To be done:
1. Summarize the Full Metal Jacket review in two sentences.
2. Write out word for word the part of the Full Metal Jacket review starting at "Reviewer: Luke Walkley" and ending at "of its own.".

Source extract:
Released: September 11th 1987 UK)

Director:Stanley Kubrick

Stars: Matthew Modine, R. Lee Ermey

Certificate:18 (UK)

Reviewer: Luke Walkley

This is my rifle, this is my gun. There are many like it, but this one is mine’
This may be the case when it comes to firearms. However you will be hard pressed to find a film that truly shows the dehumanising effects of war, as well as Stanley Kubrick’s Full Metal Jacket manages to.

The story follows the traumatic training regime, a group of US Marine recruits suffer at the hands of their trainer, Gunnery Sergeant Hartman ( R.Lee Ermey). Split in two parts, we witness the brutality of life as a recruit and then the harsh reality of war. This description may sound verbatim to many other films in the war (specifically Vietnam) genre; however the sheer intensity of Kubrick’s film means it finds itself in a league of its own.
The first segment, training mainly focuses on one recruit, nicknamed Private Pyle (Vincent D’Onofrio) and the physical and mental torture he suffers at Hartman’s hands. The scenes within this section show the true bipolar nature of this film. From fantastically humorous dialogue (singing Happy Birthday to Jesus Christ on Christmas Day) to an extremely emotional and at some points, sickening level. Not on a gore scale, but through witnessing the events unfolding and the psychological effects caused by such a situation and place.

Given data:
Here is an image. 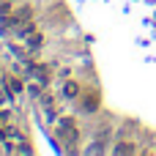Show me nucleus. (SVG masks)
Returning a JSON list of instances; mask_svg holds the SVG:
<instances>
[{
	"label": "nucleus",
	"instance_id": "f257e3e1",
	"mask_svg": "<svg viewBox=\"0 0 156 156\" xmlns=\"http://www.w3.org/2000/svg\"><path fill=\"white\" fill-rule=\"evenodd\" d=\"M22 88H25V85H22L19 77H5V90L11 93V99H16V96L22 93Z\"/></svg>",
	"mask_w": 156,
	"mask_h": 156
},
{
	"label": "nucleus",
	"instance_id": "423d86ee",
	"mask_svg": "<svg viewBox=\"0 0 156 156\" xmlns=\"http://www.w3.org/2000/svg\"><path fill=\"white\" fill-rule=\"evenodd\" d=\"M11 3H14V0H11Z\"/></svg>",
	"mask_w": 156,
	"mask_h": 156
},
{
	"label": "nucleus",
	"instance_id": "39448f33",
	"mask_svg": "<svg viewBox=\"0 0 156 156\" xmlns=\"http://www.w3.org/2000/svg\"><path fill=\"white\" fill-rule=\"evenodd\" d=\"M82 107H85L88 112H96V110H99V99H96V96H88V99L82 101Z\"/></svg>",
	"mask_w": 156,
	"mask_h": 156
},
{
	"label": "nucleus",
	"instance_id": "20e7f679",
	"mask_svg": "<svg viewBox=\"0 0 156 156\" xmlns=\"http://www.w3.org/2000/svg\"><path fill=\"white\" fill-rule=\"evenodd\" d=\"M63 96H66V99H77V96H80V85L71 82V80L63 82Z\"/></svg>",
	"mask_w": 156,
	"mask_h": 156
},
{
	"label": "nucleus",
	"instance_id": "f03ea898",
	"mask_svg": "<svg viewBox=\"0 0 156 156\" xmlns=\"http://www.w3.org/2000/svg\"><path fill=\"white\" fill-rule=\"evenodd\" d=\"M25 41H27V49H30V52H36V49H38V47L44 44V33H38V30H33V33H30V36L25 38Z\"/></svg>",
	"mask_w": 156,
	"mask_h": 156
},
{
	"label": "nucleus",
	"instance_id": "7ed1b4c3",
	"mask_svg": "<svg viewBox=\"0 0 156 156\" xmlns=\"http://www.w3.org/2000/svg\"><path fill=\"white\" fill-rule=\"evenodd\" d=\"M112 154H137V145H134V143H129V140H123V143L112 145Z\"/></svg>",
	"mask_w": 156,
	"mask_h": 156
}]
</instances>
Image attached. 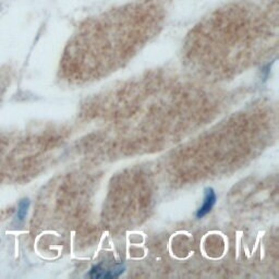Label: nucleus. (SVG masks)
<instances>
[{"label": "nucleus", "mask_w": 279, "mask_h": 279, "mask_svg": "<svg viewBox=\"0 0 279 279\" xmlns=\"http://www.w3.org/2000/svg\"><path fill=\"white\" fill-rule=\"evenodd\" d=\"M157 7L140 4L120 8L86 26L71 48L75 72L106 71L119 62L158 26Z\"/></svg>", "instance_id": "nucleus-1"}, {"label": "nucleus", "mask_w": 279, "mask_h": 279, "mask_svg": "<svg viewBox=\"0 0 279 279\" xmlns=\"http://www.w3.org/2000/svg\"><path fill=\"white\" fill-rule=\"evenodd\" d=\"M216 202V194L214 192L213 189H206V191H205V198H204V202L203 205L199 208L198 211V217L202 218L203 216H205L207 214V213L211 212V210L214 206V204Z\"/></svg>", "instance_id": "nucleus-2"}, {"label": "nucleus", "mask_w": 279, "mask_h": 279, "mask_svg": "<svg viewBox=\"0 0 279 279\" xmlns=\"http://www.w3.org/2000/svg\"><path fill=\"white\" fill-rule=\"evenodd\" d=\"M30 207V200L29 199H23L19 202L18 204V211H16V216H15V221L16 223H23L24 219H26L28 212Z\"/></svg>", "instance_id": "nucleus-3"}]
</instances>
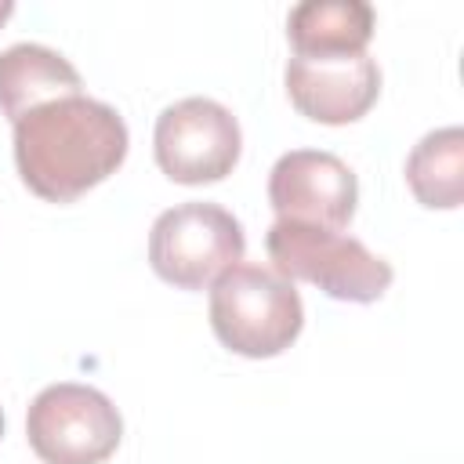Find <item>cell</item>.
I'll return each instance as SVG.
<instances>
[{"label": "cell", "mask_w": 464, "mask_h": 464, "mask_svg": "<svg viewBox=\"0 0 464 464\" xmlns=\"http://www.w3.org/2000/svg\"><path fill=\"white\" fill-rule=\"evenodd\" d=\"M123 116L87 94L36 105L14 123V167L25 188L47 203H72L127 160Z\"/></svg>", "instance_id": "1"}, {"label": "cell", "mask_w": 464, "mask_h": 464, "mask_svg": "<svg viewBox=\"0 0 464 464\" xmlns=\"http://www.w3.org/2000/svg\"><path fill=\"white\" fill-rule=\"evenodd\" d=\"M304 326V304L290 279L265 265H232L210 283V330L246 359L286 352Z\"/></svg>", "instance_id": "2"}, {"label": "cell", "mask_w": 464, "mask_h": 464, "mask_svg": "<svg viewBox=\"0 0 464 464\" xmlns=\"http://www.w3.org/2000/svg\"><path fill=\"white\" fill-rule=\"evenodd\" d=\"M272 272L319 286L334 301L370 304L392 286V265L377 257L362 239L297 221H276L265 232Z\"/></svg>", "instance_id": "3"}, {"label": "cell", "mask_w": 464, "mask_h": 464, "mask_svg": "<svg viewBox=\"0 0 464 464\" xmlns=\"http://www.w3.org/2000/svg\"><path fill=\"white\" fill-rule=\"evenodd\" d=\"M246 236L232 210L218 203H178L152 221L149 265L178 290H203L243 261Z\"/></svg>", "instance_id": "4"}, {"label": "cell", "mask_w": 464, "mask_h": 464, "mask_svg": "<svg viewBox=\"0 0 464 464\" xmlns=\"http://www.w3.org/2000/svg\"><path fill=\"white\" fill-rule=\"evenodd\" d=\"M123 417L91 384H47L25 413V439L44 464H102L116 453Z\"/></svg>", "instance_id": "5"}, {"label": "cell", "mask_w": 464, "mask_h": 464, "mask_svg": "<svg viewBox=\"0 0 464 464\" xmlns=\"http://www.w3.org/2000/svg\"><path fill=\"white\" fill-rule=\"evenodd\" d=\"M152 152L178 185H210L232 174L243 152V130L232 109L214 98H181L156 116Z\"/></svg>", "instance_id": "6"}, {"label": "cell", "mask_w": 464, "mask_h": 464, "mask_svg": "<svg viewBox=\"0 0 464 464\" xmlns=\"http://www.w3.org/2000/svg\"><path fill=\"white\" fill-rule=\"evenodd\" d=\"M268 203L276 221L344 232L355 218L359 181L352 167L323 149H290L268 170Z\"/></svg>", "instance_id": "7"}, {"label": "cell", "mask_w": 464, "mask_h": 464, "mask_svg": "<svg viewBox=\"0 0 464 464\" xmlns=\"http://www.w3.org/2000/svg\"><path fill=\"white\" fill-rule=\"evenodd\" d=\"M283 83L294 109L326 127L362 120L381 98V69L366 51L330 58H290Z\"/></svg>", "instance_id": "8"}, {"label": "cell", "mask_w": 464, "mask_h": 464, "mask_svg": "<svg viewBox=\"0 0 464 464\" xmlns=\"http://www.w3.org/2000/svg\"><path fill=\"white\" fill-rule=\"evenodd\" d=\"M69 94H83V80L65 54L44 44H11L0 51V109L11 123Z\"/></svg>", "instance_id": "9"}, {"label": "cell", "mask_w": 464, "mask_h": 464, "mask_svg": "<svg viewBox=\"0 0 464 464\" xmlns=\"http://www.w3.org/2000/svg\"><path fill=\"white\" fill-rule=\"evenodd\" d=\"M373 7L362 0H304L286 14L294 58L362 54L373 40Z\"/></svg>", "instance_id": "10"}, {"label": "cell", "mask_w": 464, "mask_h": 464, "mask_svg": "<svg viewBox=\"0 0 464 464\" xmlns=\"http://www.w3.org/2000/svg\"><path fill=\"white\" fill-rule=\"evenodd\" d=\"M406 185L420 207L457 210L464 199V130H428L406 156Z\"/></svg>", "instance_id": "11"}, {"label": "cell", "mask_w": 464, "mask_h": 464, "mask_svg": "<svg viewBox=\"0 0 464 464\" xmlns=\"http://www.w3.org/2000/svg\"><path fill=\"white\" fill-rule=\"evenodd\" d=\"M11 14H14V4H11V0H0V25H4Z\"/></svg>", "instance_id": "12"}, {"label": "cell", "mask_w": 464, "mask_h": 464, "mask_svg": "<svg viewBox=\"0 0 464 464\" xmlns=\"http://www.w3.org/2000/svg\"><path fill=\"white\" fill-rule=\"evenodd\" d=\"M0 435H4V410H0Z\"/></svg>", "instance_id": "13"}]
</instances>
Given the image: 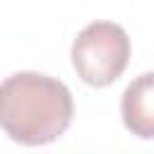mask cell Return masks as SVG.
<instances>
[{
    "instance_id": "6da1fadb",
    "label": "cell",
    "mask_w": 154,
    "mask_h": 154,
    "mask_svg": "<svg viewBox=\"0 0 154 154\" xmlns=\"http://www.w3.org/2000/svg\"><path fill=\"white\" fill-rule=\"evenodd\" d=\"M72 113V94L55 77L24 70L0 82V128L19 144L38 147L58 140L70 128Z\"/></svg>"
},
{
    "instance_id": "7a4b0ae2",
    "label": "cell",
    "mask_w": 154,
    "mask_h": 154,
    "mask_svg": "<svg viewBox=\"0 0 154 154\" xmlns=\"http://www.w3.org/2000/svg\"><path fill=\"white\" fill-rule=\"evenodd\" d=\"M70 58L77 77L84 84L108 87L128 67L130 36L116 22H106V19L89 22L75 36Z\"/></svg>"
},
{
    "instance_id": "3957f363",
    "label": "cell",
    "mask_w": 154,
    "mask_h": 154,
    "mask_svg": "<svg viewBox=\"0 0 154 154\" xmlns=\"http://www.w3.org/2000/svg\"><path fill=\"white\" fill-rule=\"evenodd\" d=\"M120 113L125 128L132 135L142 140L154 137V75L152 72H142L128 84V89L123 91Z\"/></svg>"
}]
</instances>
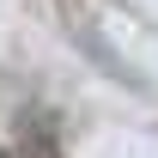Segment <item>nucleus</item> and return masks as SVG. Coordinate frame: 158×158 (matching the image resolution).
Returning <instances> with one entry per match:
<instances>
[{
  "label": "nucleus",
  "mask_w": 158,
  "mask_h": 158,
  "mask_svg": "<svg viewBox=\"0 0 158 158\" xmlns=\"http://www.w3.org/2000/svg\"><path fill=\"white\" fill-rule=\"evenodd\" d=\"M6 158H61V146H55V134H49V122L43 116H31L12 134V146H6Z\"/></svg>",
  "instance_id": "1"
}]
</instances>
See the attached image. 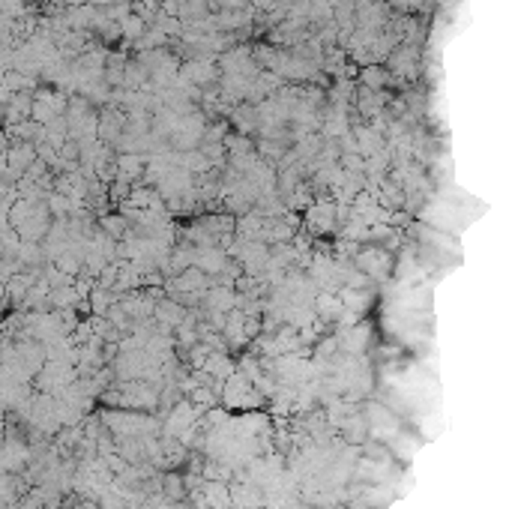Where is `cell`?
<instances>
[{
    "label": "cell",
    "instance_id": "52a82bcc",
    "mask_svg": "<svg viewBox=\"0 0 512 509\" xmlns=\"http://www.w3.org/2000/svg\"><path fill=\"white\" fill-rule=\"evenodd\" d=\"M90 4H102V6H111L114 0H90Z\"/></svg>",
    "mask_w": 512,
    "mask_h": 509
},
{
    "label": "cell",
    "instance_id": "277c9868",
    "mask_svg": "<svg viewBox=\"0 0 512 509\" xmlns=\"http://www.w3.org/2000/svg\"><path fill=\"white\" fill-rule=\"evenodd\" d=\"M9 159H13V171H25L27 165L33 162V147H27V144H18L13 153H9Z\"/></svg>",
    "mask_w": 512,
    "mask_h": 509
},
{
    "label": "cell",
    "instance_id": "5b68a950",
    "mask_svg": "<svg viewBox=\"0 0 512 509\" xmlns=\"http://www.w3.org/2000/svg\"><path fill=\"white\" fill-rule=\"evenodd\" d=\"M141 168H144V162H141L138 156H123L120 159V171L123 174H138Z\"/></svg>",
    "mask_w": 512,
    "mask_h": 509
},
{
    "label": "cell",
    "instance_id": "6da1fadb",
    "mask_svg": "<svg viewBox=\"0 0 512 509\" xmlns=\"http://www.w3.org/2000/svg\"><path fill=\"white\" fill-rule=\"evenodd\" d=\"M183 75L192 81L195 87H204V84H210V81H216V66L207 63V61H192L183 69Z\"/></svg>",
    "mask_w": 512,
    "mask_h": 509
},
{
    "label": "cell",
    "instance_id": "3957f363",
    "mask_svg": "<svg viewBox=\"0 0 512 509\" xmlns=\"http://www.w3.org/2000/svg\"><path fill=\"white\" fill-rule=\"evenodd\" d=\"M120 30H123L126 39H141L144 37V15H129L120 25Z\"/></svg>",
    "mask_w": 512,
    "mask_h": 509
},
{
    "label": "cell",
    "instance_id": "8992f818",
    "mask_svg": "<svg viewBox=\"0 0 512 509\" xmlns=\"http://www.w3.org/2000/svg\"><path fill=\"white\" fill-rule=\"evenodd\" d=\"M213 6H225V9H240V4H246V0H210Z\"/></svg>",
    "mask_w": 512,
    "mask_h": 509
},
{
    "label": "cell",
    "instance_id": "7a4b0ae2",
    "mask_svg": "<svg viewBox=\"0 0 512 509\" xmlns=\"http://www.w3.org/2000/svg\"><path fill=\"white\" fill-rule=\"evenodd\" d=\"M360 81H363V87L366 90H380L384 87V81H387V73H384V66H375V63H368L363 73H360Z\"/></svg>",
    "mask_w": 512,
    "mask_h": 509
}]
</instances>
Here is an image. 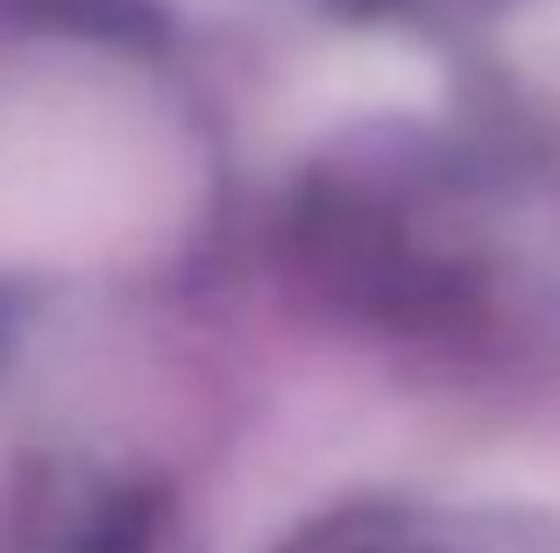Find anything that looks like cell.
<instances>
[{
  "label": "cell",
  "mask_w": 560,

Results:
1. The review praises Stanley Kubrick's Full Metal Jacket as unmatched in showing the dehumanizing effects of war, and says its sheer intensity puts it in a league of its own among Vietnam war films. The film follows US Marine recruits through brutal training under Gunnery Sergeant Hartman and then into the harsh reality of war, with the first part centering on Private Pyle's physical and mental torture and swinging between humorous dialogue and deeply emotional, sometimes sickening moments.

2.
Reviewer: Luke Walkley

This is my rifle, this is my gun. There are many like it, but this one is mine’
This may be the case when it comes to firearms. However you will be hard pressed to find a film that truly shows the dehumanising effects of war, as well as Stanley Kubrick’s Full Metal Jacket manages to.

The story follows the traumatic training regime, a group of US Marine recruits suffer at the hands of their trainer, Gunnery Sergeant Hartman ( R.Lee Ermey). Split in two parts, we witness the brutality of life as a recruit and then the harsh reality of war. This description may sound verbatim to many other films in the war (specifically Vietnam) genre; however the sheer intensity of Kubrick’s film means it finds itself in a league of its own.